LinuxLists.cc - [RFC PATCH v2] bridge: make it possible for packets to traverse the bridge without hitting netfilter

2015-02-23 15:26:43

Subject: [RFC PATCH v2] bridge: make it possible for packets to traverse the bridge without hitting netfilter

From: "Palik, Imre" <[email protected]>

The netfilter code is made with flexibility instead of performance in mind.
So when all we want is to pass packets between different interfaces, the
performance penalty of hitting netfilter code can be considerable, even when
all the firewalling is disabled for the bridge.

This change makes it possible to disable netfilter on a per bridge basis.
In the case interesting to us, this can lead to more than 15% speedup
compared to the case when only bridge-iptables is disabled.
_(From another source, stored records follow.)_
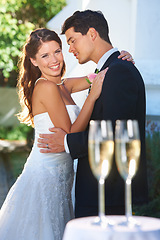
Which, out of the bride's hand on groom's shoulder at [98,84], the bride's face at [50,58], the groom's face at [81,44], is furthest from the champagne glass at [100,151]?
the bride's face at [50,58]

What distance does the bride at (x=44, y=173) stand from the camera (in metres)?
3.76

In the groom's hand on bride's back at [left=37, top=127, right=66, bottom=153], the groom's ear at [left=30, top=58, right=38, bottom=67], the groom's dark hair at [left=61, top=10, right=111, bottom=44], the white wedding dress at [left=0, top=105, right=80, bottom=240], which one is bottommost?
the white wedding dress at [left=0, top=105, right=80, bottom=240]

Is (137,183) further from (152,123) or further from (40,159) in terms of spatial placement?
(152,123)

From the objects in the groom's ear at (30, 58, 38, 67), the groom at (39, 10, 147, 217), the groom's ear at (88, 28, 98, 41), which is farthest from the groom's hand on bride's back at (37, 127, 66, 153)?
the groom's ear at (88, 28, 98, 41)

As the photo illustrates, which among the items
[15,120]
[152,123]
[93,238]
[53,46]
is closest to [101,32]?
[53,46]

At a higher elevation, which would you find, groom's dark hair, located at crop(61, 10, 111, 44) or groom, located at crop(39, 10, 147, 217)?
groom's dark hair, located at crop(61, 10, 111, 44)

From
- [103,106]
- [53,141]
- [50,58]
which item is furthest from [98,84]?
[50,58]

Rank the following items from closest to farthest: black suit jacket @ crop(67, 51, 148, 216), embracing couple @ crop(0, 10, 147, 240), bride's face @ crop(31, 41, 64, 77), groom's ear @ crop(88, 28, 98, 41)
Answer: black suit jacket @ crop(67, 51, 148, 216) < embracing couple @ crop(0, 10, 147, 240) < groom's ear @ crop(88, 28, 98, 41) < bride's face @ crop(31, 41, 64, 77)

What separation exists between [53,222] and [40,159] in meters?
0.50

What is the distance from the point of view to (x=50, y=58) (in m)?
3.88

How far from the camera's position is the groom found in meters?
3.13

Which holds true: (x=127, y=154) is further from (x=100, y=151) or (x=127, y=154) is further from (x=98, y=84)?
(x=98, y=84)

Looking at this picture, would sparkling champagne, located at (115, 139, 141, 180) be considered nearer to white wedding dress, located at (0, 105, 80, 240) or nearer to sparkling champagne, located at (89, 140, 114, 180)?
sparkling champagne, located at (89, 140, 114, 180)

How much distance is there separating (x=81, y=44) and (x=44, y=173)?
1.06m
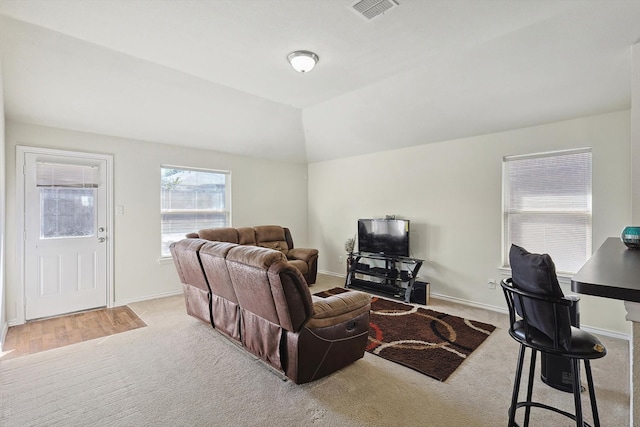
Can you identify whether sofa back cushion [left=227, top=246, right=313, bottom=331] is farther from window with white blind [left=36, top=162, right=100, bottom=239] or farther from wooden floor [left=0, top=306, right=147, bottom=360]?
window with white blind [left=36, top=162, right=100, bottom=239]

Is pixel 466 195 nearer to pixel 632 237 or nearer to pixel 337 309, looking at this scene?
pixel 632 237

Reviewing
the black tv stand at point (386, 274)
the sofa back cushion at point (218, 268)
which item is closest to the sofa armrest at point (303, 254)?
the black tv stand at point (386, 274)

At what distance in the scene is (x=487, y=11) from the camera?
2.42 metres

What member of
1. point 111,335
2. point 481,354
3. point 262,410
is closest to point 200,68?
point 111,335

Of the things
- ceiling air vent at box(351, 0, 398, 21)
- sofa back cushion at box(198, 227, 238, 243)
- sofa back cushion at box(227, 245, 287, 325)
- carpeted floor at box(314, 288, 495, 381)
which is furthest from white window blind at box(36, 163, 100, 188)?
carpeted floor at box(314, 288, 495, 381)

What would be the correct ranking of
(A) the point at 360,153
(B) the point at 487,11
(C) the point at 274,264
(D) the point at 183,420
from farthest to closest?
(A) the point at 360,153
(B) the point at 487,11
(C) the point at 274,264
(D) the point at 183,420

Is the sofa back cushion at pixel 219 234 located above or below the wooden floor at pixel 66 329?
above

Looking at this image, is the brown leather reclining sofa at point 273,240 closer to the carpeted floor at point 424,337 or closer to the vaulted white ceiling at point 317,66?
the carpeted floor at point 424,337

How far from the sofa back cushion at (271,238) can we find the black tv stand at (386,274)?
50.3 inches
Cc: Anthony Liguori <[email protected]>
Signed-off-by: Imre Palik <[email protected]>
---
net/bridge/br_device.c | 2 ++
net/bridge/br_forward.c | 23 +++++++++++++++++++++--
net/bridge/br_input.c | 4 ++--
net/bridge/br_private.h | 1 +
net/bridge/br_sysfs_br.c | 23 +++++++++++++++++++++++
5 files changed, 49 insertions(+), 4 deletions(-)

diff --git a/net/bridge/br_device.c b/net/bridge/br_device.c
index ffd379d..6fb0343 100644
--- a/net/bridge/br_device.c
+++ b/net/bridge/br_device.c
@@ -381,6 +381,8 @@ void br_dev_setup(struct net_device *dev)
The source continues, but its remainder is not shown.